Niedawno demografowie prognozowali, że w 2100 roku Polaków będzie tylko 12 milionów. Dziś widać już, że te dane będą wyższe. Spadająca liczba urodzeń zatrzymała się. W wielu województwach jest więcej urodzeń niż zgonów. Czy jest to zasługa programu „500 plus”?
– Wzrost liczby urodzeń można wiązać z programem „500 plus” – mówi demograf dr Krzysztof Szwarc z Uniwersytetu Ekonomicznego w Poznaniu, ale zaraz dodaje, że badań dotyczących tego, czy wpływ na liczbę ciąż ma ten program – nikt nie robi.
– Czy rzeczywiście kobiety zdecydowały się na ciążę, oczywiście też na dziecko, pod wpływem programu „500 plus”, to trzeba by zapytać bezpośrednio kobiety o to – zaznacza ekspert.
To sprawa delikatna. Kobiety niechętnie przyznają wprost, że zdecydowały się na dziecko z powodu rządowego programu.
– Nie pytamy o to rodzące, czy to ma wpływ na dzietność czy na rodzenie dzieci w naszym szpitalu, ale z takiego oglądu wydaje mi się, że to ma jakiś wpływ – wskazuje Lesław Ciesiółka ze szpitala ginekologiczno-położniczego w Poznaniu.
Wszystko wskazuje na to, że w tym poznańskim szpitalu w tym roku przyjdzie na świat rekordowa liczba dzieci.
– W tym roku w I kwartale mieliśmy już 3 tys. 809 porodów. Jak widać, ponad 100 porodów więcej, co oznacza wzrost. Ten wzrost na pewno utrzyma się do końca tego roku – ocenia Lesław Ciesiółka.
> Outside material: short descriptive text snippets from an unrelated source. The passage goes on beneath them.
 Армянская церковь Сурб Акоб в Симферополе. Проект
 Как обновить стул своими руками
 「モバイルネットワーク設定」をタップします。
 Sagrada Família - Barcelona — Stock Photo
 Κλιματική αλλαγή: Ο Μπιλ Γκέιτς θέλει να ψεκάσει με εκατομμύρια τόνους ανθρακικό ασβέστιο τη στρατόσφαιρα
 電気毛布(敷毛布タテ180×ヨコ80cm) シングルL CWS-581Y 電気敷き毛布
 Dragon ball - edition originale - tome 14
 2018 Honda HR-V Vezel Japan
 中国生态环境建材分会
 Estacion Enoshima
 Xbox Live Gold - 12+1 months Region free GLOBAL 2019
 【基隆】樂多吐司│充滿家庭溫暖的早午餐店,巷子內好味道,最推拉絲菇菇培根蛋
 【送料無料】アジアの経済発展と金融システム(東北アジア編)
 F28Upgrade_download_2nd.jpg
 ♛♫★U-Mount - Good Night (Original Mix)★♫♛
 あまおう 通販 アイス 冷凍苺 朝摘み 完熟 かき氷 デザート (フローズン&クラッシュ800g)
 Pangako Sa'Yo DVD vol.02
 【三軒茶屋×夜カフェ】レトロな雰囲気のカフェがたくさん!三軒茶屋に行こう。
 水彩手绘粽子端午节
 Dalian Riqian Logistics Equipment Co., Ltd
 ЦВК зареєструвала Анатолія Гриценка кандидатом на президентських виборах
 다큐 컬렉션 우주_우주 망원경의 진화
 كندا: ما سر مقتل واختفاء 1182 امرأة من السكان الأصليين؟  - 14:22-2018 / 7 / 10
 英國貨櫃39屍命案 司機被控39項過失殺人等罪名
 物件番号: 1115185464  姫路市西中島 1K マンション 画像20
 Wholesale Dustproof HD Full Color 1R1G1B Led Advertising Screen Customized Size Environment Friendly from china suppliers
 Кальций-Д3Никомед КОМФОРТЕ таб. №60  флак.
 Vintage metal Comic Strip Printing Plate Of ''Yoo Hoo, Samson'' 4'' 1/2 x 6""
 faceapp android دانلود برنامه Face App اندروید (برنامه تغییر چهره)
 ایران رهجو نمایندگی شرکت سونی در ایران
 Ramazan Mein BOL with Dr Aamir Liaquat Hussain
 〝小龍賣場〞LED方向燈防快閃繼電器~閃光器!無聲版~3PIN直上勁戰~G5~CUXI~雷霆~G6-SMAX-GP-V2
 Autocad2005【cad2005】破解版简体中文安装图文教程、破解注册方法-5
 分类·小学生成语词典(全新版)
Rządowy program Rodzina 500 plus miał trzy podstawowe cele – wygrać walkę z ubóstwem, zaktywizować rodziny i wpłynąć na wzrost urodzeń. Od początku widać było, że pierwsze dwa cele udało się zrealizować bardzo szybko. Ten trzeci, a więc wzrost urodzeń, zaczynamy powoli dostrzegać.
– Demografia w naszej wspólnocie narodowej od dziesięcioleci szwankuje. Zatem skłonienie małżeństw do wielodzietności, to jest być może najważniejsze zadanie państwowe – akcentuje poseł Tadeusz Dziuba z Prawa i Sprawiedliwości.
Wygląda na to, że oprócz rządowego programu „500 plus” wpływ na decyzję o zajściu w ciążę może mieć także stabilna sytuacja na rynku pracy, jak i to, że kobiety z wyżu demograficznego – a więc urodzone na początku lat 80-tych – mają ostatnią szansę, aby zdecydować się na dziecko.